List all installed skills, grouped by location.

cmd skills list

cmd skills list

Options

OptionDescription
--debugShow every skill that failed to load, grouped by error category

Output

Shows all installed skills split into Project and Global sections:

Example output

Skills (3 installed) Project (1) remotion-best-practices · Best practices for building Remotion video... Global (2) frontend-design · Guidelines for building accessible, responsive UIs code-review · Comprehensive code review checklist for security and q...

If any skills failed to load, a quiet hint appears under the listing:

With skipped skills

5 skills skipped · run with --debug to see issues

Re-run with --debug to see the grouped report. Each row is categorized and tagged with the path and the one-line reason:

cmd skills list --debug

cmd skills list --debug

If no skills are installed, the command shows where it looked and how to install one:

Empty output

No skills installed. Looking in: ~/.commandcode/skills/ (global) .commandcode/skills/ (project) ~/.agents/skills/ (global, .agents) .agents/skills/ (project, .agents) Install a skill: cmd skills add <owner/repo>

cmd skills remove

Remove an installed skill by name. Prompts for confirmation before deleting.

cmd skills remove

cmd skills remove <skill-name> [options]

Options

OptionShortDescription
--global-gRemove from global skills (~/.commandcode/skills/)
--yes-ySkip the confirmation prompt

Examples

Remove from project

cmd skills remove remotion-best-practices

Remove from global

cmd skills remove frontend-design --global

Skip confirmation

cmd skills remove my-skill --yes

Skill name rules. Skill names must use lowercase letters, numbers, and hyphens only — no path separators, dots, or uppercase.

Follow these best practices to create effective and maintainable skills.

Writing effective descriptions

Good descriptions help Command Code know when to use a skill:

Specific and keyword-rich:

description: Extract text and tables from PDF files using pdfplumber. Use when user mentions PDFs, pdf files, document extraction, or needs to read PDF content.

Too vague:

description: PDF tools

Keep skills focused

Each skill should do one thing well:

Focused:

  • code-review - Code review checklist
  • commit-messages - Commit message format
  • testing-patterns - Testing conventions

Too broad:

  • development - All development tasks

Pick a name that does not collide

Skill names share the / menu with built-in commands like /clear, /help, /share, and /rewind, and with any custom commands you define in .commandcode/commands/. Those take precedence — typing /<name> routes to the owner and the skill renders with a shadowed by note next to its [skill] badge.

Prefer task-oriented names that are unlikely to overlap:

Safe: pr-desc, api-guidelines, release-notes, code-review

Risky: clear, help, share, rewind — these are built-in.

Use progressive disclosure

Keep SKILL.md concise. Move detailed content to references/, for example:

# API Guidelines Quick reference of our API patterns.
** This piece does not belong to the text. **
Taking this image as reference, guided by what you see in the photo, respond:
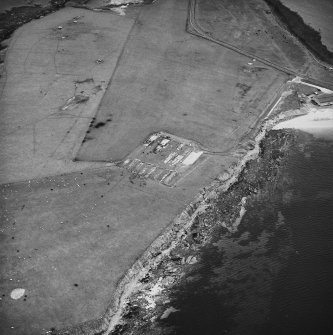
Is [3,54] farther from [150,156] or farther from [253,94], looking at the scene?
[253,94]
For complete documentation, see: - [Authentication details](references/AUTH.md) - [Error handling guide](references/ERRORS.md) - [Versioning strategy](references/VERSIONING.md)

Version control

Track your skills in Git:

Git tracking

# Add skills to git git add .commandcode/skills/ # Commit git commit -m "Add API guidelines skill" # Share with team git push

Don't ignore .commandcode/skills/ - these should be shared with your team.
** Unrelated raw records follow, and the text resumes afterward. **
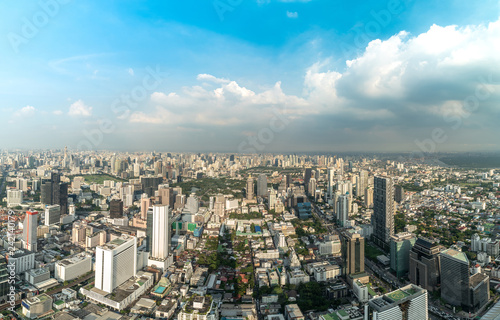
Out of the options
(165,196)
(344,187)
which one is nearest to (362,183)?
(344,187)

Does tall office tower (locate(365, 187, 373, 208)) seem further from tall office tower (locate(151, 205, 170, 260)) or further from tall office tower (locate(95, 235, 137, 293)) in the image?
tall office tower (locate(95, 235, 137, 293))

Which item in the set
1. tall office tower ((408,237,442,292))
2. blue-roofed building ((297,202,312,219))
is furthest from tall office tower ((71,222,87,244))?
tall office tower ((408,237,442,292))

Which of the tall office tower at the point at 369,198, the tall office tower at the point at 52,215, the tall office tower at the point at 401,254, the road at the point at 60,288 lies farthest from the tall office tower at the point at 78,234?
the tall office tower at the point at 369,198

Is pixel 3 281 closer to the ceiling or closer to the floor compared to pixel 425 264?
closer to the floor

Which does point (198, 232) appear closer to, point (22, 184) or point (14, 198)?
point (14, 198)

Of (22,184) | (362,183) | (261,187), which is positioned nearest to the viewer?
(22,184)

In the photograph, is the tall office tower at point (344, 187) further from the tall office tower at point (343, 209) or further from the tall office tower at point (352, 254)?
the tall office tower at point (352, 254)
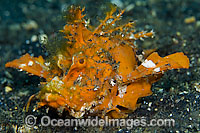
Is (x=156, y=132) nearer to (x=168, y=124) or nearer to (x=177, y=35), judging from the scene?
(x=168, y=124)

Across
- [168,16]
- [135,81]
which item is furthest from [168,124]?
[168,16]

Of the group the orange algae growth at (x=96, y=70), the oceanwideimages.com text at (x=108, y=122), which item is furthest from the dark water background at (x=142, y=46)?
the orange algae growth at (x=96, y=70)

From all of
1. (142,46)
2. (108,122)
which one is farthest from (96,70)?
(142,46)

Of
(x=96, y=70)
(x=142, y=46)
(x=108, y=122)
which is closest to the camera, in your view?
(x=96, y=70)

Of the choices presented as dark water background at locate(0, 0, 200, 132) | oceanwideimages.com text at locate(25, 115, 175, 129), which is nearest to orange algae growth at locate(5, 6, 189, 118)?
oceanwideimages.com text at locate(25, 115, 175, 129)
Command Code fully implements the Agent Skills open standard. Skills you create are:

  • Portable: Work with any agent that supports the standard
  • Versionable: Track changes with Git
  • Shareable: Publish for your team or community
  • Auditable: Plain text files anyone can read

Skills are explicit, authored playbooks you write and share; Taste is the implicit, continuously-learned profile of your preferences. See the full guide at commandcode.ai/blog/taste-skills-rules.